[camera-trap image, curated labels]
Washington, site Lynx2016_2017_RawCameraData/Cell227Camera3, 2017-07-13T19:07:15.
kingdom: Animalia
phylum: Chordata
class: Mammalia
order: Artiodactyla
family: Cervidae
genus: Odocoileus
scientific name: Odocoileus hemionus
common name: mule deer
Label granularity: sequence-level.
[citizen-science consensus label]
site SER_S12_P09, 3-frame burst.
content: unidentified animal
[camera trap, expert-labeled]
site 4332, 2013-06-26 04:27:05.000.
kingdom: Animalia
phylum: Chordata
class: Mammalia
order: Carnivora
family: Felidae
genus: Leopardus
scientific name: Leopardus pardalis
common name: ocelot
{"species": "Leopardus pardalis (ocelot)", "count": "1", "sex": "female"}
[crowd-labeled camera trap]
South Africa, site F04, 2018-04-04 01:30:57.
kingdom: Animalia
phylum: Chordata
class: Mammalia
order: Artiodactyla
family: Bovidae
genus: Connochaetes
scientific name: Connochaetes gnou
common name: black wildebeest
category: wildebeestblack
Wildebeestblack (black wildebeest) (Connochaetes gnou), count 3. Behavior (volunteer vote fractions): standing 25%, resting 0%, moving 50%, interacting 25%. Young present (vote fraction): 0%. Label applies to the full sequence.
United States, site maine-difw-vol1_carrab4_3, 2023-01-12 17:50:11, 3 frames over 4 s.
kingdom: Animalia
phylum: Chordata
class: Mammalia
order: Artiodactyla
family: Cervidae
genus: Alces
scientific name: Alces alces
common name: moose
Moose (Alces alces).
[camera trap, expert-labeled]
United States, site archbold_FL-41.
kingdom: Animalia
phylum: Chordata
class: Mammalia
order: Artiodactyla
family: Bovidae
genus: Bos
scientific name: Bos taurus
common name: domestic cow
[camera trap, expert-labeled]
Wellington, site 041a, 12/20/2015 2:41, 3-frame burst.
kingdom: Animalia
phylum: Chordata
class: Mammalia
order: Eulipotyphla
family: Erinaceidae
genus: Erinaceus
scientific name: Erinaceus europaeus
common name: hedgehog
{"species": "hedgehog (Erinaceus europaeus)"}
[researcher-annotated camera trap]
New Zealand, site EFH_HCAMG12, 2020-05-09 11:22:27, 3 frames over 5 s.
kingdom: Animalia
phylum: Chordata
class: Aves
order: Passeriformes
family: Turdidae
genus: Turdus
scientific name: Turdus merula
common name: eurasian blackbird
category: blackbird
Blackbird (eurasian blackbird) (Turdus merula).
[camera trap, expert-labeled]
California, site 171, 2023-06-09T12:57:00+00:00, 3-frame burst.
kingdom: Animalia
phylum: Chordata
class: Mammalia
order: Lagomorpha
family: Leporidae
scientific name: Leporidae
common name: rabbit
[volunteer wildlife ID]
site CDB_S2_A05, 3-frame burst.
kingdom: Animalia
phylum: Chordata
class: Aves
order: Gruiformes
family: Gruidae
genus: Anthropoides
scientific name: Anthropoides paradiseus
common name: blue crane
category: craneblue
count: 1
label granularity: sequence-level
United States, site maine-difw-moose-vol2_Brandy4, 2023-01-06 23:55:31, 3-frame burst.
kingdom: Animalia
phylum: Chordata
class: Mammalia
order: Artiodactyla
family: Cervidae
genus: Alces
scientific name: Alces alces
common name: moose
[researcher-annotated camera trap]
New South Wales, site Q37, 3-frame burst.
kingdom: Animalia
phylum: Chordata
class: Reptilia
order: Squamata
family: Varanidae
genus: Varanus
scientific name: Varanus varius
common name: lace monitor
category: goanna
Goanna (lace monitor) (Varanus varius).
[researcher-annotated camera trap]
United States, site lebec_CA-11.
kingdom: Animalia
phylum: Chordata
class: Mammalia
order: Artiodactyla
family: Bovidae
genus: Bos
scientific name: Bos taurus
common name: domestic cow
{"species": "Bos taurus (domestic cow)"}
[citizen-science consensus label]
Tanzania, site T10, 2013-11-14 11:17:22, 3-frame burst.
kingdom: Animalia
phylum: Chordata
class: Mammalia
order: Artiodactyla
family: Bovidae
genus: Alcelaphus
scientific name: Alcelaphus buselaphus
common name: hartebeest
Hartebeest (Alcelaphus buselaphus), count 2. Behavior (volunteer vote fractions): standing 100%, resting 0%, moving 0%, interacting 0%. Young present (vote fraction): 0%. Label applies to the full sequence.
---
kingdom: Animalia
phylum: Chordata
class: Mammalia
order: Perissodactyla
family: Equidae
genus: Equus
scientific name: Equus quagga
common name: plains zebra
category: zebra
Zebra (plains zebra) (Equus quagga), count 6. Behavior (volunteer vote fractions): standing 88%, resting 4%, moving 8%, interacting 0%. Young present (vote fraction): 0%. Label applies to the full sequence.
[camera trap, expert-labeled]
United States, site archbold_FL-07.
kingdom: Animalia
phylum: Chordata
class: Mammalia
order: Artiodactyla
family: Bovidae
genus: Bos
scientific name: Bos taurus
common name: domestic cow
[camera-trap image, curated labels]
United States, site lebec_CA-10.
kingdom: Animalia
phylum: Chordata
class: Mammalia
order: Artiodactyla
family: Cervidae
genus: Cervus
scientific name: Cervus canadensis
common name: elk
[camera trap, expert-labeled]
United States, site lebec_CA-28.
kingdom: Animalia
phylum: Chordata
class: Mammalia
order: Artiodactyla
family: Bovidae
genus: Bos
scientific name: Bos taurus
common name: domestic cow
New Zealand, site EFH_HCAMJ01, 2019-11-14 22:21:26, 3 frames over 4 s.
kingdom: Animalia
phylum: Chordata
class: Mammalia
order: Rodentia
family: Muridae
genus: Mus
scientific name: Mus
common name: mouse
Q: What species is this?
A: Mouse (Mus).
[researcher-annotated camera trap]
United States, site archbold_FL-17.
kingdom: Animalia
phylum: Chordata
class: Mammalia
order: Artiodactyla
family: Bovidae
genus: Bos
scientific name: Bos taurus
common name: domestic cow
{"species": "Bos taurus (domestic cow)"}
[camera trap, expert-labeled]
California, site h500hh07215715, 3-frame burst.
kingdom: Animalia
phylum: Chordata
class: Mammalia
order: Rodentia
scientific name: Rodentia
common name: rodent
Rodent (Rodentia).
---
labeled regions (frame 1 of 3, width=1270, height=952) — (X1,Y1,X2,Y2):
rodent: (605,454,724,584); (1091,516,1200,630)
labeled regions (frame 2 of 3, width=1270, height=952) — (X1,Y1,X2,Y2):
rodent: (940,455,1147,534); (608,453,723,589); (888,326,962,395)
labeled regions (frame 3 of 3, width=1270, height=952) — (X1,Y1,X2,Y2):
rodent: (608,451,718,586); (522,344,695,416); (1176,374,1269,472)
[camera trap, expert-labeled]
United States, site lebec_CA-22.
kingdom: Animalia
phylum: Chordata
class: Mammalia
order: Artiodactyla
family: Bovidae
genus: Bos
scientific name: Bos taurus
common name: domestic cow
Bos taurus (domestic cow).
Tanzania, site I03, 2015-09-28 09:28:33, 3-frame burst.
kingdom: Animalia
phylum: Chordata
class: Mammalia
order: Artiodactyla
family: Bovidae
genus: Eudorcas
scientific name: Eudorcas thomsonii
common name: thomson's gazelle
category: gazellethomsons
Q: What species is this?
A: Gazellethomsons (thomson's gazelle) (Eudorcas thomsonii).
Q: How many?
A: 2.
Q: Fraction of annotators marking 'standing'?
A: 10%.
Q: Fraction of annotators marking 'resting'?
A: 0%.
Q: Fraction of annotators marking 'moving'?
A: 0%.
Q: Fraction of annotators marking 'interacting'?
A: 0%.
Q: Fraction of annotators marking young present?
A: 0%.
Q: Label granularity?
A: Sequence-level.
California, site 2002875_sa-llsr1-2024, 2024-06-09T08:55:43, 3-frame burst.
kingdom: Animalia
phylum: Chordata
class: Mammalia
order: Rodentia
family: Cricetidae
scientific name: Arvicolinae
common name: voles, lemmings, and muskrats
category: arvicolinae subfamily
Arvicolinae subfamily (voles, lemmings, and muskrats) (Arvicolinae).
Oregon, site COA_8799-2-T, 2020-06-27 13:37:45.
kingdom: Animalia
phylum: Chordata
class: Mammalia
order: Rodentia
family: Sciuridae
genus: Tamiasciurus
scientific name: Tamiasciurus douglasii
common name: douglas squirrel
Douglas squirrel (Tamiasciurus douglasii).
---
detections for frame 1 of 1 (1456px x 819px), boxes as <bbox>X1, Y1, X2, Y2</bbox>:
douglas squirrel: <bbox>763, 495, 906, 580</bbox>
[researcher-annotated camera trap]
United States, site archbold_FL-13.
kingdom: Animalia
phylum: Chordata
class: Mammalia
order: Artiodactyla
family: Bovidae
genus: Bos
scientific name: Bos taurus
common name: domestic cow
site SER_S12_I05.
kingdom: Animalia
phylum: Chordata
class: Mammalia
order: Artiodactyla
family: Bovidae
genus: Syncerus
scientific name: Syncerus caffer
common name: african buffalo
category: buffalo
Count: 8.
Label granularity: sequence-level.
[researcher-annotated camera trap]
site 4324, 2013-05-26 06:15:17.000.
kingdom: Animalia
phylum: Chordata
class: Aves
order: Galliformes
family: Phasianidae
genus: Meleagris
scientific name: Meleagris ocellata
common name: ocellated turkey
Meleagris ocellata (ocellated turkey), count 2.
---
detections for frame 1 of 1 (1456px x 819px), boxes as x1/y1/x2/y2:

※ ※ ※

[WORK INSTRUCTION]:
Given the records above, return exactly the lines starting at the line containing "scientific name: Mus" and ending at the line containing "California, site h500hh07215715, 3-frame", including both.

[ANSWER BELOW]:
scientific name: Mus
common name: mouse
Q: What species is this?
A: Mouse (Mus).
[researcher-annotated camera trap]
United States, site archbold_FL-17.
kingdom: Animalia
phylum: Chordata
class: Mammalia
order: Artiodactyla
family: Bovidae
genus: Bos
scientific name: Bos taurus
common name: domestic cow
{"species": "Bos taurus (domestic cow)"}
[camera trap, expert-labeled]
California, site h500hh07215715, 3-frame burst.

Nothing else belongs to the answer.